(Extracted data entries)
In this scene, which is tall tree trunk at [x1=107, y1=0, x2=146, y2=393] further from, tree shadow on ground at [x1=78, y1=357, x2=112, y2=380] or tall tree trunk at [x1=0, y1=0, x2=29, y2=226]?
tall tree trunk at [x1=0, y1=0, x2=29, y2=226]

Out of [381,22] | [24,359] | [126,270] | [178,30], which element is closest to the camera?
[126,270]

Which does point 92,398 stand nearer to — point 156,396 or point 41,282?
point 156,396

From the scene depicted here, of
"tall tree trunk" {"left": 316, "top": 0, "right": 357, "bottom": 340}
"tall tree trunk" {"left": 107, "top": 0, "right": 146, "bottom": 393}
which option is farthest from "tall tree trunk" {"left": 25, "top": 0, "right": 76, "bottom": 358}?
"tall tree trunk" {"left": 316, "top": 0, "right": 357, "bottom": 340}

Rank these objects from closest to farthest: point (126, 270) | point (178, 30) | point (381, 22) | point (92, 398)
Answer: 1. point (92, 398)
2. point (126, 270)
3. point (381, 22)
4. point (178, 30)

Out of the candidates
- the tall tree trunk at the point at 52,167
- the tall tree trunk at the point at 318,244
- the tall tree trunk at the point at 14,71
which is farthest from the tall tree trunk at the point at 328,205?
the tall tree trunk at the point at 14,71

## Problem statement
Render the listing above as a two-column CSV with the header columns "query" and "reply", one row per item, placing the item's text and its answer each in a single quoted field with every line break replaced by a space.

## Answer in full
query,reply
"In this scene, which is tall tree trunk at [x1=107, y1=0, x2=146, y2=393] further from, tree shadow on ground at [x1=78, y1=357, x2=112, y2=380] or tall tree trunk at [x1=0, y1=0, x2=29, y2=226]?","tall tree trunk at [x1=0, y1=0, x2=29, y2=226]"
"Out of [381,22] | [24,359] | [126,270] | [178,30], which element is closest to the camera?","[126,270]"
"Which does point 92,398 stand nearer to — point 156,396 or point 41,282?","point 156,396"
"From the scene depicted here, of ""tall tree trunk"" {""left"": 316, ""top"": 0, ""right"": 357, ""bottom"": 340} ""tall tree trunk"" {""left"": 107, ""top"": 0, ""right"": 146, ""bottom"": 393} which option is farthest from ""tall tree trunk"" {""left"": 25, ""top"": 0, ""right"": 76, ""bottom"": 358}?","""tall tree trunk"" {""left"": 316, ""top"": 0, ""right"": 357, ""bottom"": 340}"
"Rank these objects from closest to farthest: point (126, 270) | point (178, 30) | point (381, 22) | point (92, 398) Answer:","1. point (92, 398) 2. point (126, 270) 3. point (381, 22) 4. point (178, 30)"
"Out of the candidates - the tall tree trunk at the point at 52,167 - the tall tree trunk at the point at 318,244 - the tall tree trunk at the point at 14,71 which is farthest from the tall tree trunk at the point at 328,205?","the tall tree trunk at the point at 14,71"